:: Passage to read ::

Maeve Gilroy is a former camogie player, winner of the Cuchulainn award in 1966 and of All Ireland medals in 1956 and 1967.

Career
Gilroy was already regarded as one of the country’s best players when she scored two goals for Antrim against Dublin in the historic 1956 All Ireland semi-final, a match that prevented Dublin winning 19 All Ireland titles in a row. She was goalscorer and lead forward on the first ever Queen's University Belfast team to defeat UCD, by a score of 3-1 to 3-0 in the Ashbourne Cup of 1959, but the cup went to UCD at the end of the round-robin series. When the competition reverted to knock-out in 1961, she was on the QUB team that beat UCC 7-2 to 2-1 at Cherryvale in the Ashbourne Cup semi-final, alongside Margaret Treacy, Eileen Maguire and Maire O’Kane.

:::
:: Provided records ::

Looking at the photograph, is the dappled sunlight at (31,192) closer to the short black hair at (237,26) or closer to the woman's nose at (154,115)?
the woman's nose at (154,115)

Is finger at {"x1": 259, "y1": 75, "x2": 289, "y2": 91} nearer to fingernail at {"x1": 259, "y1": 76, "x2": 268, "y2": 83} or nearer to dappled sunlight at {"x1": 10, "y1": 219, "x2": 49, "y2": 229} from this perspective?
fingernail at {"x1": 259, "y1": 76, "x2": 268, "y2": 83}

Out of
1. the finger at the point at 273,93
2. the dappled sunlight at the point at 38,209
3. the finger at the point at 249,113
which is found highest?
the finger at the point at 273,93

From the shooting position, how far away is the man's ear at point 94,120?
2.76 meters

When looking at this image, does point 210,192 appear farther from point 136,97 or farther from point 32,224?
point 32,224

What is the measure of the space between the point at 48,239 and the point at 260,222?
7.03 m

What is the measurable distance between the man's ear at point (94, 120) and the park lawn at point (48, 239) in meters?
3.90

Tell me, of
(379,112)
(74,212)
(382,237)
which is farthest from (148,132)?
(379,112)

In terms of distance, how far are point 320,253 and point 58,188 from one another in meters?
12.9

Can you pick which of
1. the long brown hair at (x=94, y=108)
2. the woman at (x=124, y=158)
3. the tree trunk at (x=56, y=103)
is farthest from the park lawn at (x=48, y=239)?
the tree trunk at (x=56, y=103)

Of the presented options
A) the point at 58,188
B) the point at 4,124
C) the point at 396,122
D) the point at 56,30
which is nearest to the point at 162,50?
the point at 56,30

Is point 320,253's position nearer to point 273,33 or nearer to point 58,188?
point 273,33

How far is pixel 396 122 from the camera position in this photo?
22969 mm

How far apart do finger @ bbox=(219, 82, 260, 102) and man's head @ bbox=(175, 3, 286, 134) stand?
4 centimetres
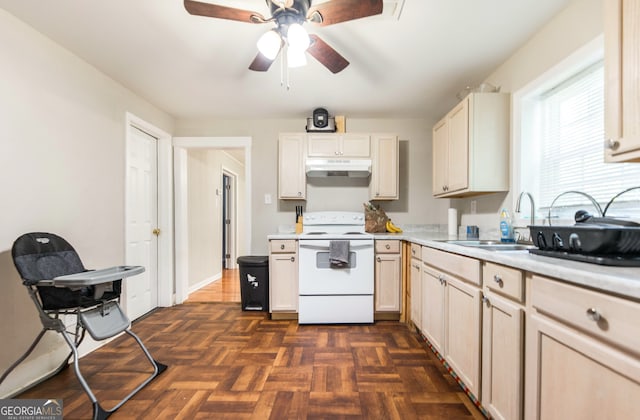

:::

• [Stated task 1]: Condense the paragraph of the passage about Maeve Gilroy that begins "Gilroy was already regarded" into a short bulleted list, keeping its main facts.
• [Stated task 2]: In one to three sentences, explain why, according to the passage about Maeve Gilroy, the 1956 All Ireland semi-final between Antrim and Dublin was historic.
• [Stated task 3]: Return the part of the passage about Maeve Gilroy starting at "Maeve Gilroy is" and ending at "and Maire O’Kane.", copied word for word.

• [Written response 1]:
- Already considered one of the country's best players, Gilroy scored two goals for Antrim against Dublin in the 1956 All Ireland semi-final, which stopped Dublin from winning 19 All Ireland titles in a row.
- In the 1959 Ashbourne Cup, she was goalscorer and lead forward on the first Queen's University Belfast team to beat UCD, winning 3-1 to 3-0, though UCD took the cup at the end of the round-robin series.
- In 1961, when the competition returned to a knock-out format, she played for QUB alongside Margaret Treacy, Eileen Maguire and Maire O'Kane in a 7-2 to 2-1 semi-final win over UCC at Cherryvale.

• [Written response 2]: The match was historic because Antrim's win prevented Dublin from winning 19 All Ireland titles in a row. Gilroy scored two goals for Antrim in that game.

• [Written response 3]:
Maeve Gilroy is a former camogie player, winner of the Cuchulainn award in 1966 and of All Ireland medals in 1956 and 1967.

Career
Gilroy was already regarded as one of the country’s best players when she scored two goals for Antrim against Dublin in the historic 1956 All Ireland semi-final, a match that prevented Dublin winning 19 All Ireland titles in a row. She was goalscorer and lead forward on the first ever Queen's University Belfast team to defeat UCD, by a score of 3-1 to 3-0 in the Ashbourne Cup of 1959, but the cup went to UCD at the end of the round-robin series. When the competition reverted to knock-out in 1961, she was on the QUB team that beat UCC 7-2 to 2-1 at Cherryvale in the Ashbourne Cup semi-final, alongside Margaret Treacy, Eileen Maguire and Maire O’Kane.